Delphi Should Shun Bankruptcy: CEO

Meanwhile, veteran turnaround specialist Wilbur Ross reportedly might be interested in buying the ailing auto-parts maker.
Stephen TaubSeptember 21, 2005

Delphi Corp. chairman and chief executive Robert S. Miller says he’s determined to avoid bankruptcy. “Not going into Chapter 11 is much to be preferred,” the turnaround specialist told The Wall Street Journal.

Miller is credited for his work involving high-profile restructurings and bankruptcy filings at Bethlehem Steel Corp. and Federal-Mogul Corp., the paper noted. “I have been through financial stress situations where we succeeded in keeping the company out of bankruptcy,” he told the paper. “I have been through financial stress situations where we use Chapter 11 as a process to deal with it. It is simpler, cheaper, quicker to avoid it, whereas the Chapter 11 process takes longer, costs more and has a lot of aggravation that goes with it.”

On Wednesday, responding to market rumors, Delphi stated in a regulatory filing that it has not drawn the remaining $300 million under its $1.8 billion revolving credit facility. The company previously disclosed that in August it drew down $1.5 billion under the facility.

On Tuesday, a published report had said the company was looking for participants for debtor-in-possession financing, the Journal noted.

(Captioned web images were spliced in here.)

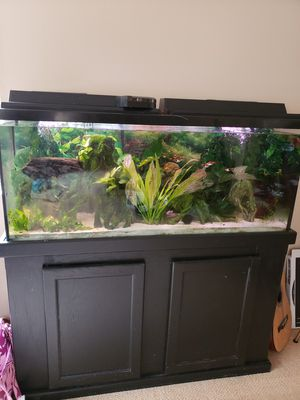 40gal Fish tank, decor, and equipment for Sale in San Diego, CA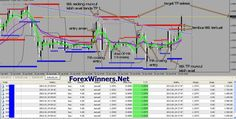 100 Profit trading system   Forex Winners   Free Download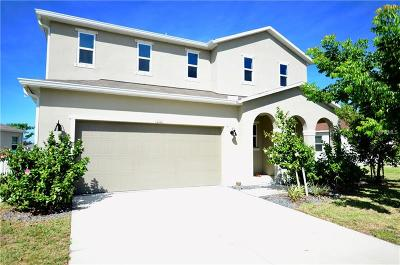 Punta Gorda Single Family Home For Sale: 10101 Winding River Road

Miller wouldn’t comment on possible postbankruptcy funding, telling the paper, “I won’t discuss our financing activities. But I have been pretty blunt in saying, however, that if we choose the Chapter 11 process we would be very well organized, very well financed and to that end we are doing all necessary contingency planning. But we are also spending enormous time trying to find an out-of-court solution with GM and the unions.”

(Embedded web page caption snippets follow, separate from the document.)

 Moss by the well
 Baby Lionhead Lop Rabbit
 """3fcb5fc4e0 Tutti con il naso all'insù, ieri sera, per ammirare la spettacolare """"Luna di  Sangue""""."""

Meanwhile, The Buffalo News reported that veteran turnaround specialist and billionaire Wilbur Ross says he might be interested in buying Delphi. Ross’s International Steel Group bought Bethlehem’s assets in a $1.9 billion deal with then-Bethlehem CEO Miller, the current Delphi chairman, the paper noted. The two men kept some plants operating but pared jobs and retiree payments, the paper pointed out.

The thought now is that Ross might deploy a similar strategy at Delphi, which has 4,000 employees. “I think [Ross] will be a big concern for employees,” David Cole, chairman of the Center for Automotive Research in Ann Arbor, Michigan, told the Buffalo newspaper. “Who would you rather deal with? The leadership you know or the financial guy you don’t know?”